MATERIAL PROVIDED:

=-=-=-=-=

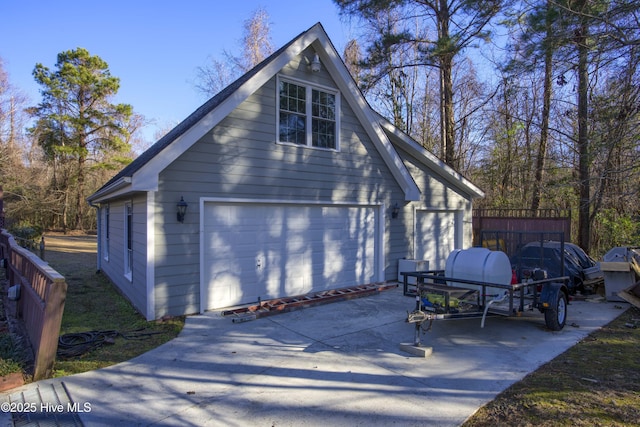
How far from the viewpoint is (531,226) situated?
1248cm

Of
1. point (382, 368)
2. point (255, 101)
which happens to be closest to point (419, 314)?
point (382, 368)

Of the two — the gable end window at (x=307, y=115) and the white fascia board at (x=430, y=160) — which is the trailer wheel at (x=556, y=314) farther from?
the white fascia board at (x=430, y=160)

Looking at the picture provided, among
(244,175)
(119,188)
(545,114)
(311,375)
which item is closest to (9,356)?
(119,188)

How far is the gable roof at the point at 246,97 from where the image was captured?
6602 millimetres

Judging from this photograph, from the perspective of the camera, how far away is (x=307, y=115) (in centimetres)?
884

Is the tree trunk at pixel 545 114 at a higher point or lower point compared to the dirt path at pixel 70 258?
higher

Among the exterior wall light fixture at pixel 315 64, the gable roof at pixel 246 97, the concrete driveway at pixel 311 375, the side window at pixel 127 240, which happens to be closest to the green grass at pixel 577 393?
the concrete driveway at pixel 311 375

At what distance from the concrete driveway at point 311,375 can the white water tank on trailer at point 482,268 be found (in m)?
0.91

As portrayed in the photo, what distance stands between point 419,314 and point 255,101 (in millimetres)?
5335

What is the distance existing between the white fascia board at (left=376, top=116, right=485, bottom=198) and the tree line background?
2.76 m

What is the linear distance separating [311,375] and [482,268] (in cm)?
318

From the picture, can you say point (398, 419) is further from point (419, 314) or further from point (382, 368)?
point (419, 314)

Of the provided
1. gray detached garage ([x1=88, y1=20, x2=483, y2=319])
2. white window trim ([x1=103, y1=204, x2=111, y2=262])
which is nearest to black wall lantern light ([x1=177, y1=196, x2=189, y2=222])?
gray detached garage ([x1=88, y1=20, x2=483, y2=319])

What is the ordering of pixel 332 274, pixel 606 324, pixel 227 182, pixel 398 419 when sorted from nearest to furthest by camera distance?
pixel 398 419, pixel 606 324, pixel 227 182, pixel 332 274
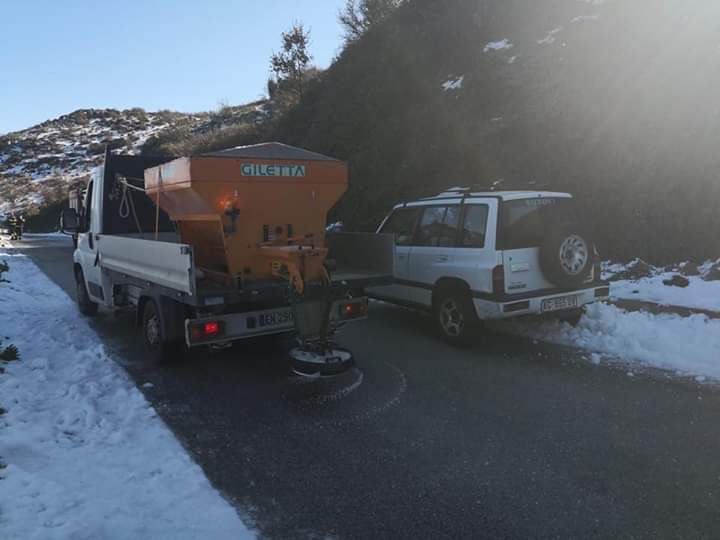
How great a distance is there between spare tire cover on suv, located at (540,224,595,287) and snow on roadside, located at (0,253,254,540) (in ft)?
15.9

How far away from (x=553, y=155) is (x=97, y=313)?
10804 mm

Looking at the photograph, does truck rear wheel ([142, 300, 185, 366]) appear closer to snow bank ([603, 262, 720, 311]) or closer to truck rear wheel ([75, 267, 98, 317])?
truck rear wheel ([75, 267, 98, 317])

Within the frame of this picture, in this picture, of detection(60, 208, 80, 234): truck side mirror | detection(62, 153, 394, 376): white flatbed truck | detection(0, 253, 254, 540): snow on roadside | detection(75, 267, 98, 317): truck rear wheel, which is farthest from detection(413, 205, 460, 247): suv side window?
detection(75, 267, 98, 317): truck rear wheel

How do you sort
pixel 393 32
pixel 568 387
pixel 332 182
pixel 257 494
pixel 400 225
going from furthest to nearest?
1. pixel 393 32
2. pixel 400 225
3. pixel 332 182
4. pixel 568 387
5. pixel 257 494

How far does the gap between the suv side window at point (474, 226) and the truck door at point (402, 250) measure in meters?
1.18

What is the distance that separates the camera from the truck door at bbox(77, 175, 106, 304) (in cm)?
892

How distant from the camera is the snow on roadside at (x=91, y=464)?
336 centimetres

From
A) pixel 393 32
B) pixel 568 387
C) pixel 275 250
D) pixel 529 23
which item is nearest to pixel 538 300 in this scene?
pixel 568 387

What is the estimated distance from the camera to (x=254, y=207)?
6.17 metres

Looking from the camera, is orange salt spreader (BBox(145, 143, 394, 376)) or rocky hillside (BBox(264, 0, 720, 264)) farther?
rocky hillside (BBox(264, 0, 720, 264))

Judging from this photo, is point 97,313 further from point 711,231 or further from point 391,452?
point 711,231

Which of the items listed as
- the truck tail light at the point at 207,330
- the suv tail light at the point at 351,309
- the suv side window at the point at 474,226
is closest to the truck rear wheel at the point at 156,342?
the truck tail light at the point at 207,330

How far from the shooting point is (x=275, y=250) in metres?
6.04

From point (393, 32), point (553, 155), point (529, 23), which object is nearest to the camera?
point (553, 155)
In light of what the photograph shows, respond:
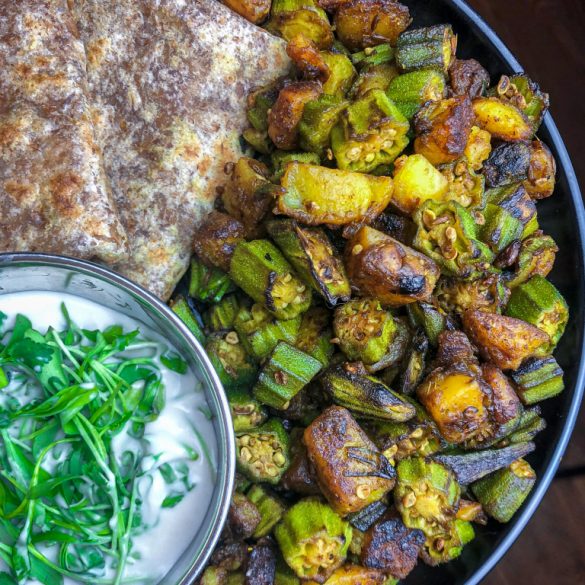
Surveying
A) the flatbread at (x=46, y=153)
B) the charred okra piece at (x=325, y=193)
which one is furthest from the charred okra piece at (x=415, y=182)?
the flatbread at (x=46, y=153)

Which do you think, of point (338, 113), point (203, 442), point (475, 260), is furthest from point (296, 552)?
point (338, 113)

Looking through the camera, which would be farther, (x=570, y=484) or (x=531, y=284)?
(x=570, y=484)

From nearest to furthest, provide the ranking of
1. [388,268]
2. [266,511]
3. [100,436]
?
[100,436] < [388,268] < [266,511]

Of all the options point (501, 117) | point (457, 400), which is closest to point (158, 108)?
point (501, 117)

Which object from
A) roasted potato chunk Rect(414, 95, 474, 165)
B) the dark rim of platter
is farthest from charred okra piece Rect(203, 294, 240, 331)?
the dark rim of platter

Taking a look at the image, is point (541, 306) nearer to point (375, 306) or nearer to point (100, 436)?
point (375, 306)

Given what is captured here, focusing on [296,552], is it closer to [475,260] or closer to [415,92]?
[475,260]
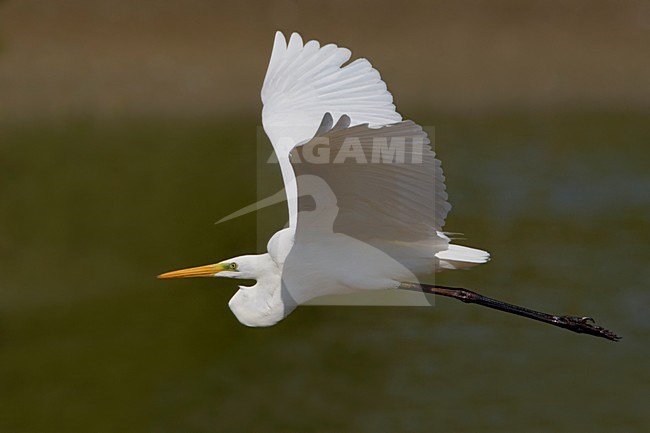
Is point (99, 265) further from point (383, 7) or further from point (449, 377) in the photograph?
point (383, 7)

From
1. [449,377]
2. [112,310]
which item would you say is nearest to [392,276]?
[449,377]

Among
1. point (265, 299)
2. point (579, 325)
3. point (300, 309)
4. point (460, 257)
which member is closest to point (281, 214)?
point (300, 309)

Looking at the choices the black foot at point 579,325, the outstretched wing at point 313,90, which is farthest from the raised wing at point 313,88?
the black foot at point 579,325

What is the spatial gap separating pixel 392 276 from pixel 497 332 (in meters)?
3.36

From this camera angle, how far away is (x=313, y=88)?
418cm

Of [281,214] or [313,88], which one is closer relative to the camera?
[313,88]

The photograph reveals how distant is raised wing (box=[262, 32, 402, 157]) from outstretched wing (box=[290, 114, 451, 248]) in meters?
0.63

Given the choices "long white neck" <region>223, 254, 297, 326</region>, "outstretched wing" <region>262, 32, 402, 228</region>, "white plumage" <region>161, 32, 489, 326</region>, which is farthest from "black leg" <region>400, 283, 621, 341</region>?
"outstretched wing" <region>262, 32, 402, 228</region>

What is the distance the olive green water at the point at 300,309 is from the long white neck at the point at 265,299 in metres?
2.41

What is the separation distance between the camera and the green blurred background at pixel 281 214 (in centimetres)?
653

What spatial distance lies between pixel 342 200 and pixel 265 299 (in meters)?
0.59

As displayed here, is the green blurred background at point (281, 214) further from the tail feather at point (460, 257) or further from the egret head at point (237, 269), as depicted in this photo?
the tail feather at point (460, 257)

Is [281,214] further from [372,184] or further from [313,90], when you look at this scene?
[372,184]

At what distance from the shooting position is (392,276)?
3.75 meters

=-=-=-=-=

YOUR INSTRUCTIONS:
All of the records need repeating exactly, except for the pictures.

ANSWER TO THIS PROBLEM:
How far from the viewpoint is (531,226) situated?
1248cm

Of
1. point (382, 368)
2. point (255, 101)
which happens to be closest to point (419, 314)?
point (382, 368)

Of the two — the gable end window at (x=307, y=115) and the white fascia board at (x=430, y=160) — which is the trailer wheel at (x=556, y=314) farther from?
the white fascia board at (x=430, y=160)

Looking at the picture provided, among
(244,175)
(119,188)
(545,114)
(311,375)
which item is closest to (9,356)?
(119,188)

How far is the gable roof at the point at 246,97 from where the image was captured?
6602 millimetres

Judging from this photograph, from the perspective of the camera, how far away is (x=307, y=115) (in centimetres)?
884

Is the tree trunk at pixel 545 114 at a higher point or lower point compared to the dirt path at pixel 70 258?
higher

Among the exterior wall light fixture at pixel 315 64, the gable roof at pixel 246 97, the concrete driveway at pixel 311 375, the side window at pixel 127 240, which happens to be closest to the green grass at pixel 577 393?
the concrete driveway at pixel 311 375

At what distance from the concrete driveway at point 311,375 can the white water tank on trailer at point 482,268 be found (in m)?
0.91

As portrayed in the photo, what distance stands between point 419,314 and point 255,101 (in millimetres)?
5335

What is the distance existing between the white fascia board at (left=376, top=116, right=485, bottom=198) and the tree line background?
2.76 m

What is the linear distance separating [311,375] and [482,268] (in cm)?
318

From the picture, can you say point (398, 419) is further from point (419, 314) or further from point (382, 368)?
point (419, 314)

Of the provided
1. gray detached garage ([x1=88, y1=20, x2=483, y2=319])
2. white window trim ([x1=103, y1=204, x2=111, y2=262])
which is nearest to black wall lantern light ([x1=177, y1=196, x2=189, y2=222])?
gray detached garage ([x1=88, y1=20, x2=483, y2=319])

What is the ordering of pixel 332 274, pixel 606 324, pixel 227 182, pixel 398 419 when sorted from nearest to furthest by camera distance?
pixel 398 419, pixel 606 324, pixel 227 182, pixel 332 274
How great a distance is there between spare tire cover on suv, located at (540,224,595,287) and snow on roadside, located at (0,253,254,540) (in ft)?
15.9

How far away from (x=553, y=155) is (x=97, y=313)?
10804 mm

Looking at the photograph, does truck rear wheel ([142, 300, 185, 366]) appear closer to snow bank ([603, 262, 720, 311]) or closer to truck rear wheel ([75, 267, 98, 317])?
truck rear wheel ([75, 267, 98, 317])

Within the frame of this picture, in this picture, of detection(60, 208, 80, 234): truck side mirror | detection(62, 153, 394, 376): white flatbed truck | detection(0, 253, 254, 540): snow on roadside | detection(75, 267, 98, 317): truck rear wheel, which is farthest from detection(413, 205, 460, 247): suv side window?
detection(75, 267, 98, 317): truck rear wheel

How do you sort
pixel 393 32
pixel 568 387
pixel 332 182
pixel 257 494
pixel 400 225
going from furthest to nearest?
1. pixel 393 32
2. pixel 400 225
3. pixel 332 182
4. pixel 568 387
5. pixel 257 494

How far does the gap between the suv side window at point (474, 226) and the truck door at point (402, 250) measure in meters?
1.18

What is the distance that separates the camera from the truck door at bbox(77, 175, 106, 304) (in cm)?
892

How distant from the camera is the snow on roadside at (x=91, y=464)?
336 centimetres

From
A) pixel 393 32
B) pixel 568 387
C) pixel 275 250
D) pixel 529 23
which item is nearest to pixel 538 300 in this scene?
pixel 568 387

What is the estimated distance from the camera to (x=254, y=207)?
6.17 metres

Looking from the camera, is orange salt spreader (BBox(145, 143, 394, 376)) or rocky hillside (BBox(264, 0, 720, 264)) farther?
rocky hillside (BBox(264, 0, 720, 264))

Judging from this photo, is point 97,313 further from point 711,231 or further from point 391,452?
point 711,231

Which of the items listed as
- the truck tail light at the point at 207,330
- the suv tail light at the point at 351,309
- the suv side window at the point at 474,226
is closest to the truck rear wheel at the point at 156,342?
the truck tail light at the point at 207,330

How far from the shooting point is (x=275, y=250) in metres?
6.04

From point (393, 32), point (553, 155), point (529, 23), which object is nearest to the camera?
point (553, 155)
In light of what the photograph shows, respond:
Surveying
A) the flatbread at (x=46, y=153)
B) the charred okra piece at (x=325, y=193)
which one is furthest from the charred okra piece at (x=415, y=182)?
the flatbread at (x=46, y=153)

Which do you think, of point (338, 113), point (203, 442), point (475, 260), is furthest from point (296, 552)?
point (338, 113)

Looking through the camera, which would be farther, (x=570, y=484) or (x=531, y=284)?
(x=570, y=484)

From nearest to furthest, provide the ranking of
1. [388,268]
2. [266,511]
3. [100,436]
?
[100,436] < [388,268] < [266,511]

Of all the options point (501, 117) | point (457, 400), which is closest to point (158, 108)?
point (501, 117)

Which object from
A) roasted potato chunk Rect(414, 95, 474, 165)
B) the dark rim of platter
is farthest from charred okra piece Rect(203, 294, 240, 331)?
the dark rim of platter

Taking a look at the image, is point (541, 306) nearer to point (375, 306) or nearer to point (100, 436)?
point (375, 306)

Given what is captured here, focusing on [296,552], is it closer to [475,260] or closer to [415,92]?
[475,260]
Is point (99, 265) further from point (383, 7) or further from point (449, 377) in the photograph?
point (383, 7)

From
1. [449,377]
2. [112,310]
which item would you say is nearest to [392,276]?
[449,377]

Among
1. point (265, 299)
2. point (579, 325)
3. point (300, 309)
4. point (460, 257)
which member is closest to point (281, 214)?
point (300, 309)

Looking at the choices the black foot at point 579,325, the outstretched wing at point 313,90, which is farthest from the raised wing at point 313,88?
the black foot at point 579,325

What is the spatial gap separating pixel 392 276 from pixel 497 332 (in meters)?
3.36

From this camera angle, how far away is (x=313, y=88)?
418cm

Of [281,214] or [313,88], which one is closer relative to the camera?
[313,88]

The photograph reveals how distant is raised wing (box=[262, 32, 402, 157]) from outstretched wing (box=[290, 114, 451, 248]) in meters?
0.63

Given the choices "long white neck" <region>223, 254, 297, 326</region>, "outstretched wing" <region>262, 32, 402, 228</region>, "white plumage" <region>161, 32, 489, 326</region>, which is farthest from "black leg" <region>400, 283, 621, 341</region>?
"outstretched wing" <region>262, 32, 402, 228</region>

What is the distance the olive green water at the point at 300,309 is from the long white neck at the point at 265,299 in metres?
2.41

What is the separation distance between the camera and the green blurred background at pixel 281 214 (in centimetres)?
653

What spatial distance lies between pixel 342 200 and pixel 265 299 (in meters)?
0.59

As displayed here, is the green blurred background at point (281, 214) further from the tail feather at point (460, 257) or further from the egret head at point (237, 269), as depicted in this photo?
the tail feather at point (460, 257)

Is [281,214] further from [372,184] or further from [313,90], when you look at this scene?
[372,184]

At what distance from the shooting position is (392,276)?
3.75 meters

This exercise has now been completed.